▶ Stated exercise 1:
Reproduce verbatim everything in the article on Hispanic immigrants in a Georgia town, from "Speaking of blacks, Benito" down to "low-wage workers remain.".

▶ Text provided:
# # #

In this immigrant boomtown in Atkinson County, about 45 miles north of the Florida border, the ministers have forged a rare friendship that transcends the deep divide between blacks and Hispanics here.

For centuries, the South has been defined by the color line and the struggle for accommodation between blacks and whites. But the arrival of hundreds of thousands of Hispanic immigrants over the past decade is quietly changing the dynamics of race relations in many Southern towns.

The two pastors find that the fault lines that separate their communities sometimes test their friendship and challenge their efforts to bring blacks and Hispanics closer together.

Blacks here, who had settled into a familiar, if sometimes uneasy, relationship with whites, are now outnumbered by Hispanics. The two groups, who often live and work side by side, compete fiercely for working-class jobs and government resources. By several measures, blacks are already losing ground.

The jobless rate for black men in Georgia is nearly triple that of Hispanic men, labor statistics show. More blacks than Hispanics fail to meet minimum standards in Atkinson County public schools. And many blacks express anguish at being supplanted by immigrants who know little of their history and sometimes treat them with disdain as they fill factory jobs, buy property, open small businesses and scale the economic ladder.

“If you have 10 factory openings, I would say Hispanics would get the majority of the jobs now,” said Joyce Taylor, the Atkinson County clerk, who is black. “And if you look at the little grocery stores, there are more Hispanic businesses than black businesses.”

“It’s kind of scary,” said Ms. Taylor, 44, whose daughter was laid off from a factory here. “My children, looking forward, it may be harder for them.”

Some Hispanics say African-Americans treat them with hostility and disparage them with slurs, even though blacks know the sting of racism all too well. They say many blacks are jealous of their progress and resent the fact that whites, who dominate the business sector, look increasingly to Hispanics to fill work forces. Blacks say employers favor immigrants because they work for less money.

An Area of Intense Feelings

The killing of six Mexican farm workers in a robbery last year in Tifton, about 30 miles away — and the arrest of four black men in the case — has heightened the friction. Nothing so violent has occurred here, but some Hispanics say black criminals focus on immigrants in this town, too.

Speaking of blacks, Benito González, 51, a Mexican who has worked alongside them at a poultry plant, said: “They don’t like to work, and they’re always in jail. If there’s hard work to be done, the blacks, they leave and they don’t come back. That’s why the bosses prefer Mexicans and why there are so many Mexicans working in the factories here.”

Such images stoke the debate over how to overcome tensions, which flared nationally this year when some African-Americans expressed anger and unease as immigrant groups hailed efforts to legalize illegal immigrants as a new civil rights movement. Although the push in Congress to create a guest-worker program has stalled, concerns about competition between black and immigrant low-wage workers remain.

# # #

▶ Material provided:
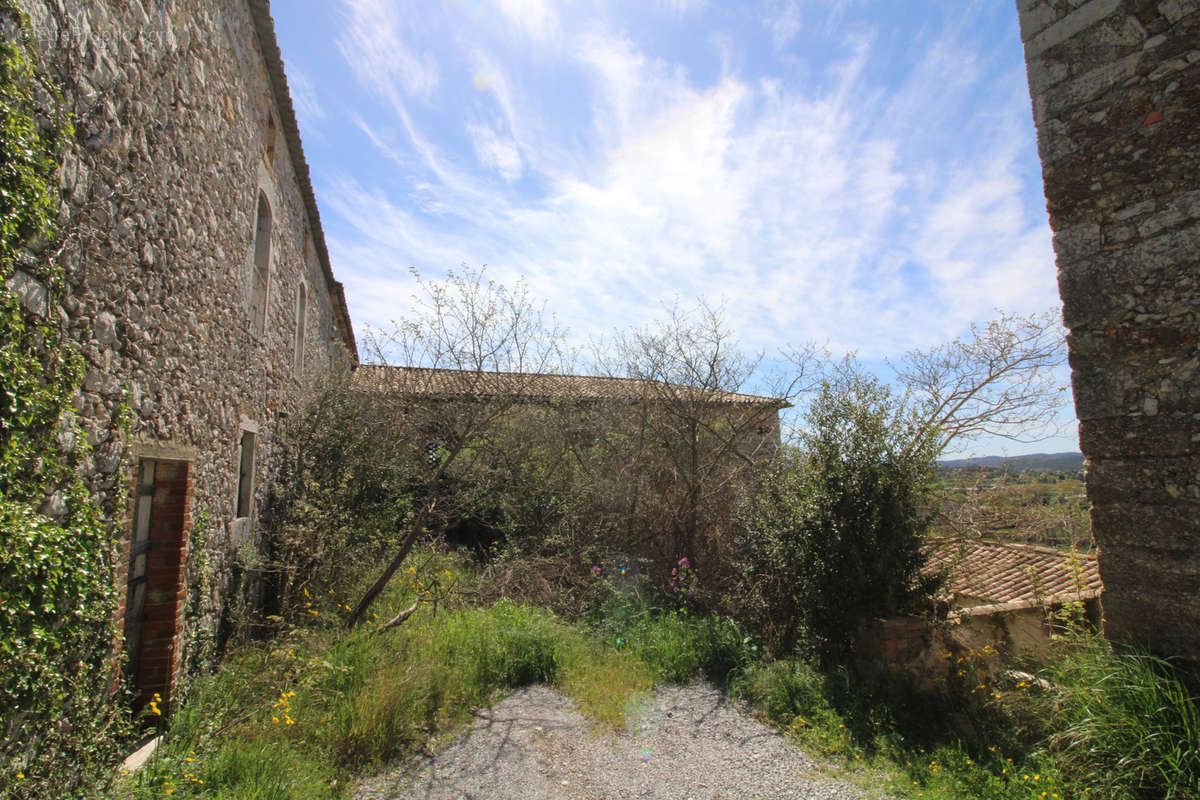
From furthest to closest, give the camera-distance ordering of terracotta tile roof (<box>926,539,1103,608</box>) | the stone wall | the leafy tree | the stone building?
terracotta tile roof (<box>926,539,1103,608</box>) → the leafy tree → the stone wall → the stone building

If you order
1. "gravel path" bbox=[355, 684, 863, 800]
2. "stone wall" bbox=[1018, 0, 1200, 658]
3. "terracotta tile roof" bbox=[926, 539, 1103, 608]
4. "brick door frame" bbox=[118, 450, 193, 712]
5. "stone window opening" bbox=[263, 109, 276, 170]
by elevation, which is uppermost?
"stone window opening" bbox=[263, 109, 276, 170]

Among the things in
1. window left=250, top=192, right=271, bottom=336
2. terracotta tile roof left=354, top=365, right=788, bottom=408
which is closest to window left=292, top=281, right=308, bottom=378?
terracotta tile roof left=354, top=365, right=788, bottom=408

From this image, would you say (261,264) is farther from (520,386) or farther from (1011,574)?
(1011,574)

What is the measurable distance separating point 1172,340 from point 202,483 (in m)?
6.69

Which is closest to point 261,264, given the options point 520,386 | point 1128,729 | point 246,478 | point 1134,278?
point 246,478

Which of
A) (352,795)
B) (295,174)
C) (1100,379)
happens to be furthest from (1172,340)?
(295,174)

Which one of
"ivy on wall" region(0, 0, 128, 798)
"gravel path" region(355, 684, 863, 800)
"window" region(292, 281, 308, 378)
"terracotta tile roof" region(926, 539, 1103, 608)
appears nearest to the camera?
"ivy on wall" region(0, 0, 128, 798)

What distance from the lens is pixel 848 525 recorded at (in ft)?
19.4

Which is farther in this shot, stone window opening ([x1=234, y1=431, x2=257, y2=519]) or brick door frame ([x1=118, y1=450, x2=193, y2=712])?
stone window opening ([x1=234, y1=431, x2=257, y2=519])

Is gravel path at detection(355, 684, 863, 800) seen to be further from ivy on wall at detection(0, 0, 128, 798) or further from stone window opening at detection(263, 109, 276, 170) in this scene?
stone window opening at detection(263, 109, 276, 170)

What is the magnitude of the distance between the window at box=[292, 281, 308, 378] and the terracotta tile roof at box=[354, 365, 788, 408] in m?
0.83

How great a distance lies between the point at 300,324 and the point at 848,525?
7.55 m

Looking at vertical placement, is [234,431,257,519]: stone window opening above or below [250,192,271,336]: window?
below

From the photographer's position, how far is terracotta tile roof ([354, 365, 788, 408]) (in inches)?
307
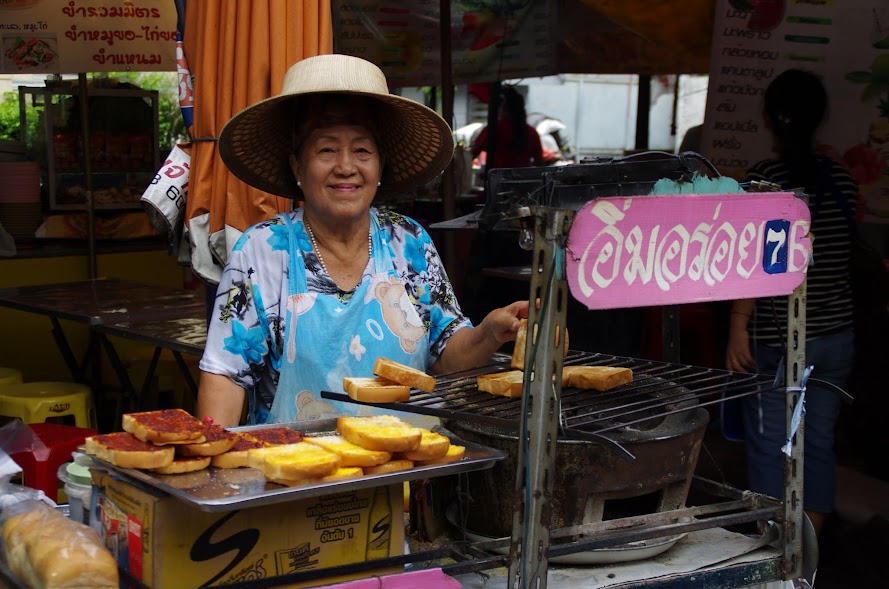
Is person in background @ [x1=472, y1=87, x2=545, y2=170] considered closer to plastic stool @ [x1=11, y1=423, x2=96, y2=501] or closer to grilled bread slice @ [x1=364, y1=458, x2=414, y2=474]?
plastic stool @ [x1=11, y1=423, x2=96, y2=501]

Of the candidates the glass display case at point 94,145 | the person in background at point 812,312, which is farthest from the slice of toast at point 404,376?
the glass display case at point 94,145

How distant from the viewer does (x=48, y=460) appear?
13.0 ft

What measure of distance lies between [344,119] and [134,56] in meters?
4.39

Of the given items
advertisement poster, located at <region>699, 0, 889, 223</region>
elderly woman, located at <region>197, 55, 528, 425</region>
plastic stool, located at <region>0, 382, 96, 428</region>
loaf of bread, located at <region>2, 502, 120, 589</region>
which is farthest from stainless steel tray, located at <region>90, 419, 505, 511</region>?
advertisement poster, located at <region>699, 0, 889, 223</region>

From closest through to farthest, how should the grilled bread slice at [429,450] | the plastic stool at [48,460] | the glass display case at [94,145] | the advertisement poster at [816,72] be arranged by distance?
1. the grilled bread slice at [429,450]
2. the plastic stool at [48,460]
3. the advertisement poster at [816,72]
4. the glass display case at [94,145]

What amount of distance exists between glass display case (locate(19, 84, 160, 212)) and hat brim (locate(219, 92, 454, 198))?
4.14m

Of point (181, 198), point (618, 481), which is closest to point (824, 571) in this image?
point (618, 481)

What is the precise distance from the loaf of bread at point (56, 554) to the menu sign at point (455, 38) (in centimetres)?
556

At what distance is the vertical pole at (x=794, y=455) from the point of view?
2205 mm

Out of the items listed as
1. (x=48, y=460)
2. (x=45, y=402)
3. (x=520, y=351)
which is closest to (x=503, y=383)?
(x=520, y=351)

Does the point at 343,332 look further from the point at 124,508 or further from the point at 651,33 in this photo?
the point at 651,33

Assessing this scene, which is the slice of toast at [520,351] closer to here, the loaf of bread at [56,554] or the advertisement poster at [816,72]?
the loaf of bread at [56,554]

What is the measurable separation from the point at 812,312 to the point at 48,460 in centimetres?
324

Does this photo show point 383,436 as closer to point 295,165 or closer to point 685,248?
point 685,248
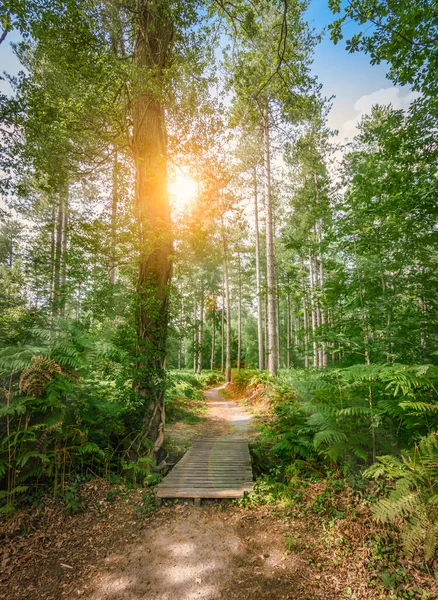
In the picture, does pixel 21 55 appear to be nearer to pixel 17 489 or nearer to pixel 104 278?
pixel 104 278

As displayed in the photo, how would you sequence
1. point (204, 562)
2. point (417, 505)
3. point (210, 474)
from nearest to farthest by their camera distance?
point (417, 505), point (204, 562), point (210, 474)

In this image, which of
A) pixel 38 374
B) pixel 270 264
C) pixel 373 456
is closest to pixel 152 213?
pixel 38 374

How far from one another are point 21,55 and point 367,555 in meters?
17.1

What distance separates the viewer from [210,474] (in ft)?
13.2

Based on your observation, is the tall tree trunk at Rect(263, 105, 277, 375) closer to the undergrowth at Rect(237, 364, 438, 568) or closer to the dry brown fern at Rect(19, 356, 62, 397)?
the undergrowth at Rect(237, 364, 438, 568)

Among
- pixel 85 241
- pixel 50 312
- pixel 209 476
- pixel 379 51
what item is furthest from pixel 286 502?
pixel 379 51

# # #

▶ Stated exercise 2:
List each line of the records above that contains the string "toast", matching case exactly.

▶ Written reply 1:
Speaking of blacks, Benito González, 51, a Mexican who has worked alongside them at a poultry plant, said: “They don’t like to work, and they’re always in jail. If there’s hard work to be done, the blacks, they leave and they don’t come back. That’s why the bosses prefer Mexicans and why there are so many Mexicans working in the factories here.”

Such images stoke the debate over how to overcome tensions, which flared nationally this year when some African-Americans expressed anger and unease as immigrant groups hailed efforts to legalize illegal immigrants as a new civil rights movement. Although the push in Congress to create a guest-worker program has stalled, concerns about competition between black and immigrant low-wage workers remain.

▶ Written reply 2:
Of the candidates the glass display case at point 94,145 | the person in background at point 812,312, which is farthest from the slice of toast at point 404,376?
Assessing this scene, which is the slice of toast at [520,351] closer to here, the loaf of bread at [56,554] or the advertisement poster at [816,72]?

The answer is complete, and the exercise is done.